CDC Group, a British development financier, and Standard Chartered Bank announced their collaboration to launch a US$100 million finance facility to support growing businesses in the agriculture, food processing, and manufacturing sectors.
The capital will be used by these businesses to meet their day-to-day financing needs, and for capital expenditures to grow their businesses, create jobs, and improve the country’s general economic strength.
Through the five-year facility CDC and Standard Chartered will share the risk associated with possible defaults on loans originated by Standard Chartered Bank Zimbabwe, the oldest banking institution in the country.
“Our agreement with Standard Chartered will enable them to provide vital foreign currency lending to some of Zimbabwe’s most dynamic businesses, creating jobs and opportunity,” said Nick O’Donohoe, CEO of CDC. “Our support will not only enable local companies to access finance in hard currency, but will demonstrate to commercial investors that the economic environment is ready for further financing.”
Rebirth Through Agriculture
This commitment reflects the largest investment in Zimbabwe’s private sector in years, and comes at a critical junction for the country.
After 37 years under the disastrous leadership of President Robert Mugabe, Zimbabwe’s economy fell into collapse, hyperinflation decimated the value of the Zimbabwean dollar, land ownership rights were in disarray, and local banks were left unable to back the capital needed by the country’s critical industries such as agriculture in order to grow.
Once considered the “breadbasket of southern Africa”, Zimbabwe began to experience a decline in agricultural production, food shortages, and declines in income, despite having a bank of fertile agricultural land.
Mugabe undertook a system of land redistribution that saw some 4,000 white-owned farms be appropriated and taken over by his supporters, most of which had no experience in agricultural production. The resulting collapse of agricultural output had a domino effect, leading to the collapse of many dependent industries including leather tanners, textile manufacturers, and clothing producers, reports Reuters. This in turn killed the country’s ability to earn foreign money, forcing its central bank to print more currency – a disastrous move for the country’s economy.

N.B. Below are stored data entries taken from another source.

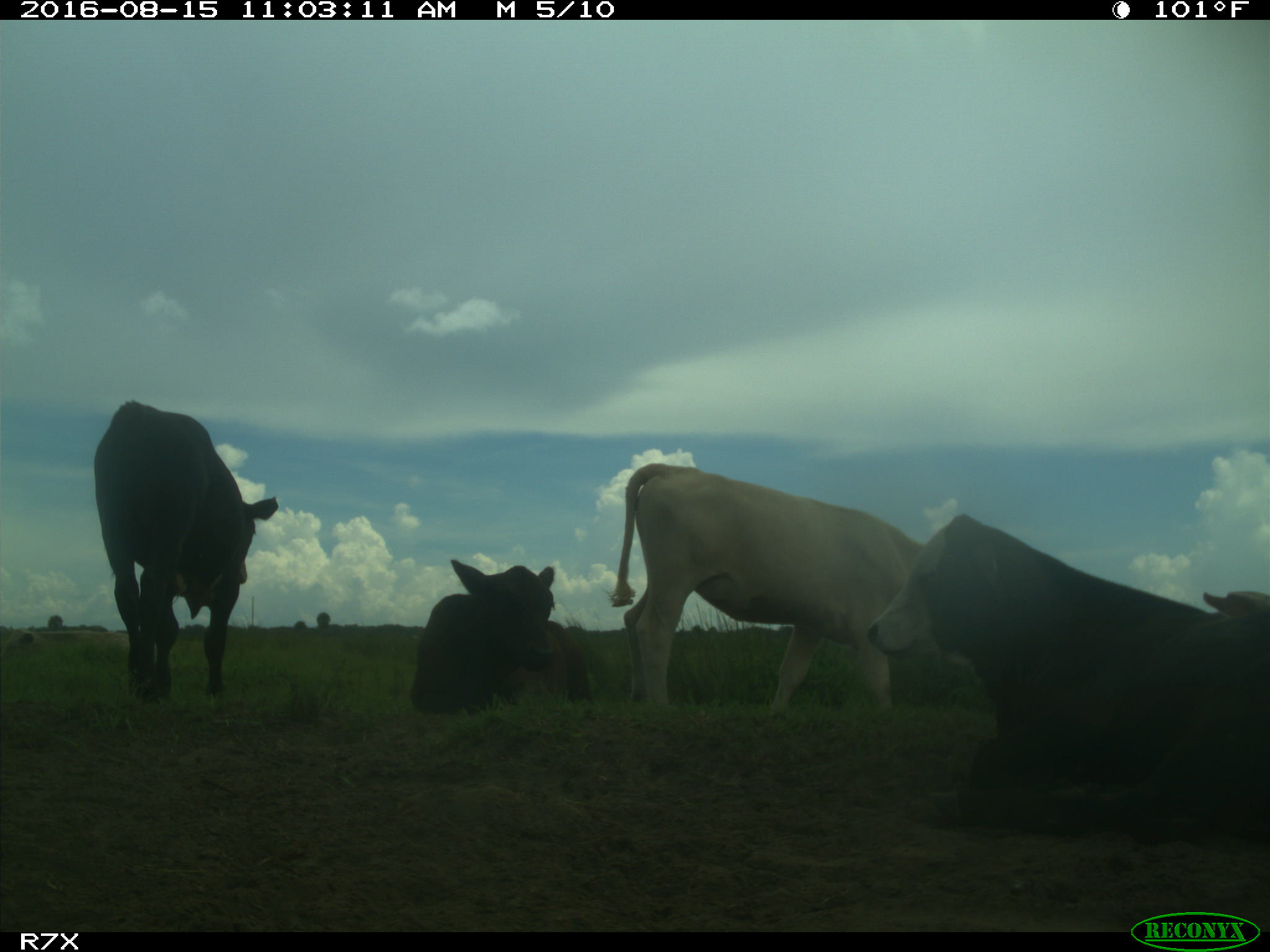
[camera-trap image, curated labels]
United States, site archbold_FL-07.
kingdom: Animalia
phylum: Chordata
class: Mammalia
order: Artiodactyla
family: Bovidae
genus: Bos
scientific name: Bos taurus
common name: domestic cow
Bos taurus (domestic cow).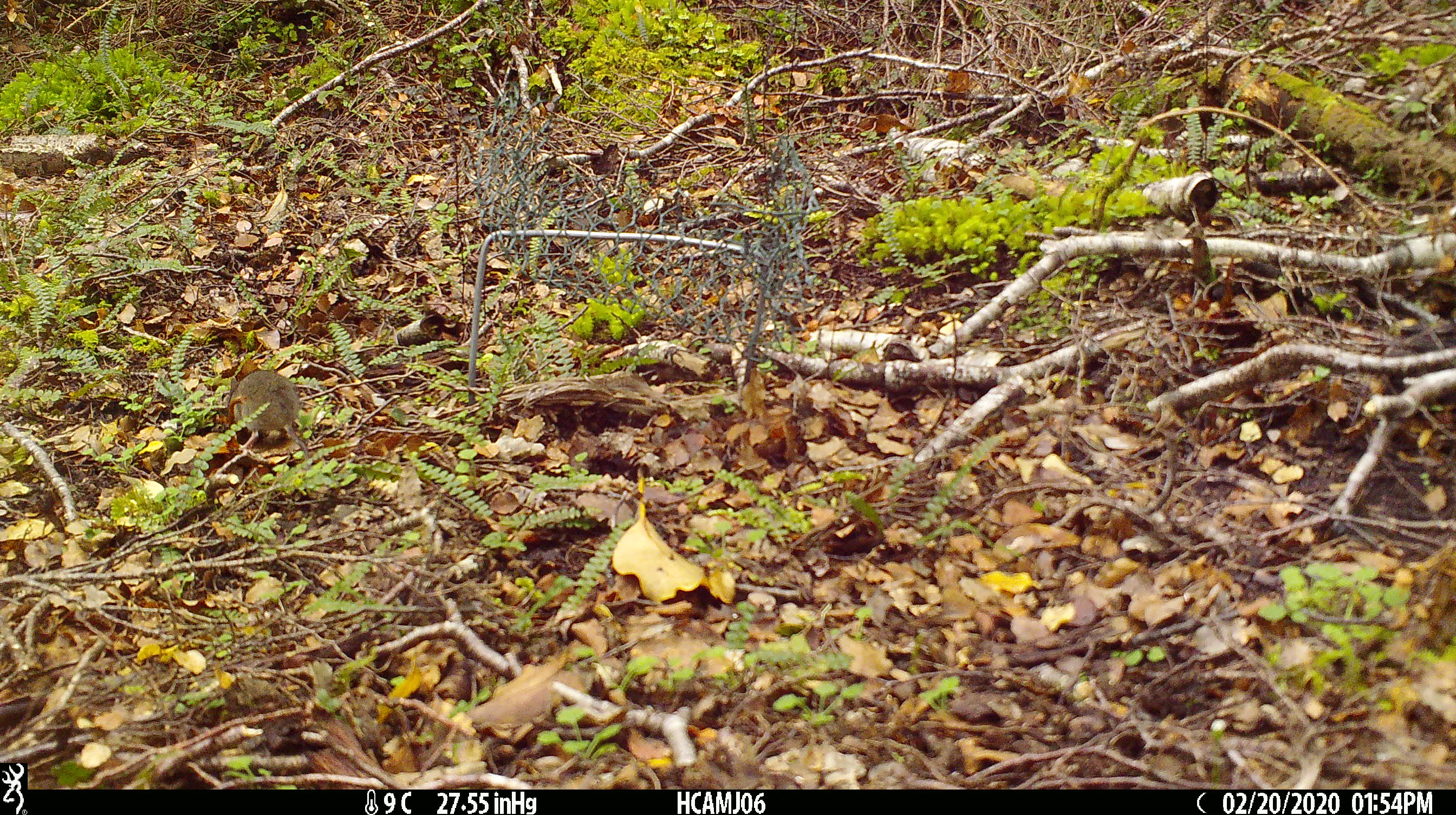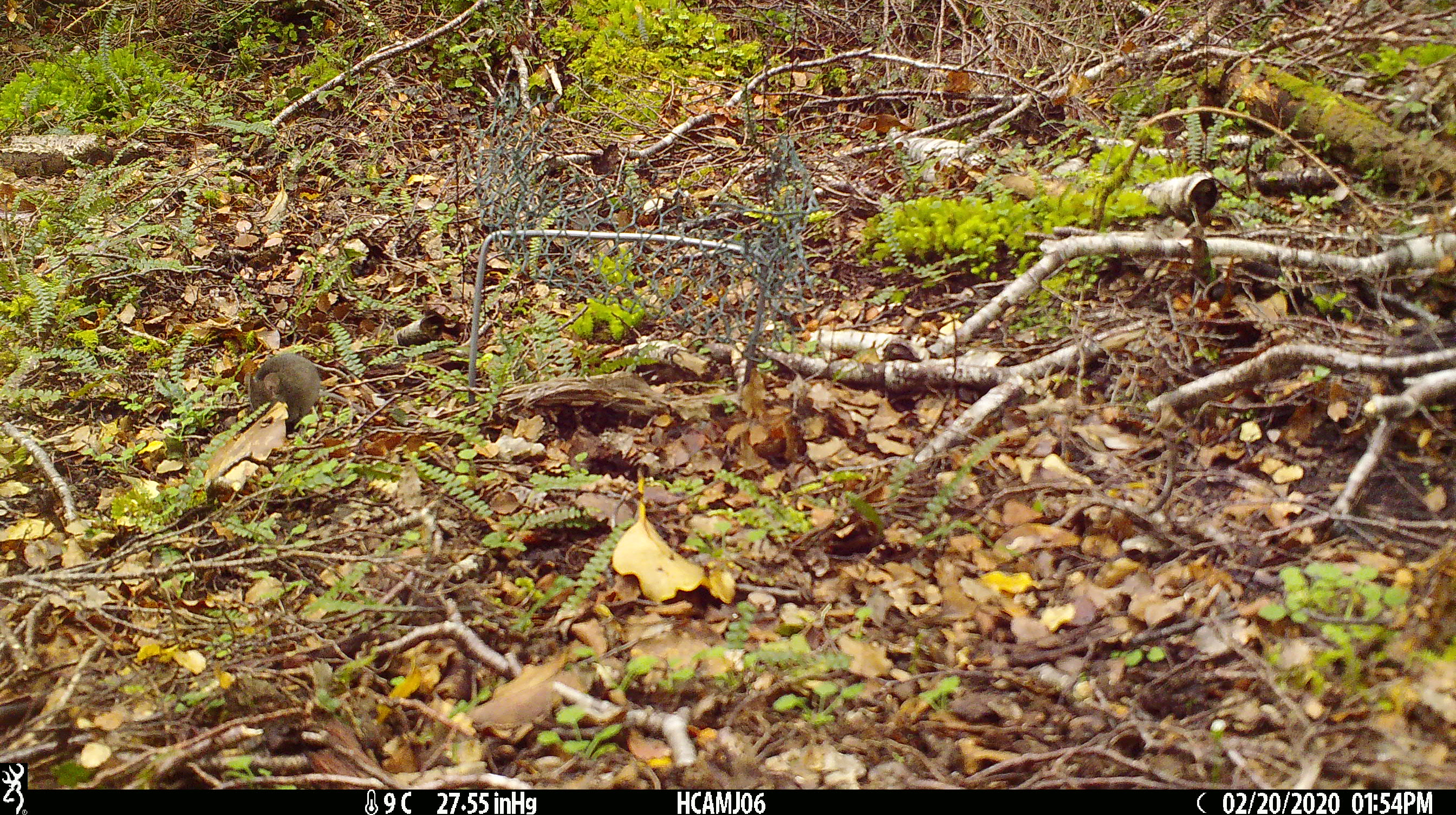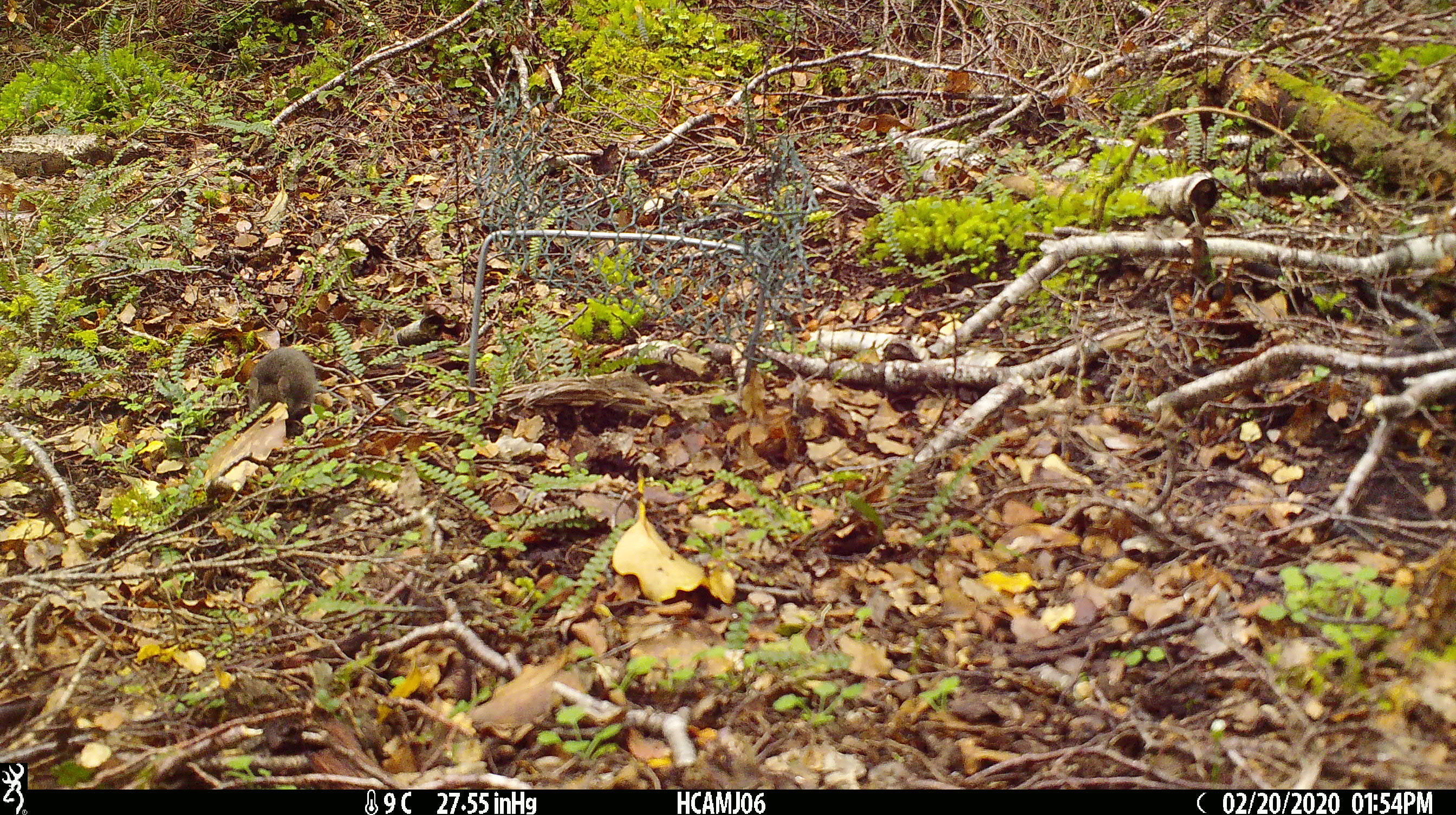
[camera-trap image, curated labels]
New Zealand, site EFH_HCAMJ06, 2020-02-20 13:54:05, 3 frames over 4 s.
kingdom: Animalia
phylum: Chordata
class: Mammalia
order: Rodentia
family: Muridae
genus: Mus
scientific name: Mus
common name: mouse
Mouse (Mus).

However, conditions are changing. Mugabe resigned his position in November of last year after his ZANU-PF political party and the country’s military turned against him, making way for new leadership under Emmerson Mnangagwa, who has promised reforms that include offering 99-year land leases to commercial farmers as a way to reinvigorate the country’s ag sector.
“We are convinced positive signals will come quickly in terms of property rights,” Ben Purcel Gilpin, director of the Commercial Farmers Union (CFU), which represents white and black farmers, told the Thomson Reuters Foundation in January of this year. “It would send a good signal to people outside Zimbabwe.”
“Zimbabwe’s economy has been shattered over the last two decades, yet holds real potential for future growth,” said O’Donohoe. “CDC is taking a lead within the investment community in showing its support for economic development. If a new government in post-election Zimbabwe encourages investment and pro-business policies, Zimbabwe can be one of the great investment success stories of the next decade. What the country needs is patient capital, and it needs it now.”
Indeed, this is not the first capital commitment by CDC to Zimbabwe’s agriculture sector. In 2013 the group invested US$23 million (nearly half the total fund) with Takura, a domestic investment fund focused on supporting SMEs working in the food and agri-processing sectors. This commitment to backing the resurgence of Zimbabwe’s economy was echoed by British foreign secretary Boris Johnson, who the Financial Gazette reports stated in February of this year, “I am encouraged by President Emmerson Mnangagwa’s words so far. During his inauguration speech, he promised to reform the economy and give investors the security of title they need if Zimbabwe is to fulfill its potential and create the jobs that are sorely needed. For as long as the President acts on his words, then Britain is willing to work alongside him and offer all the support we can.”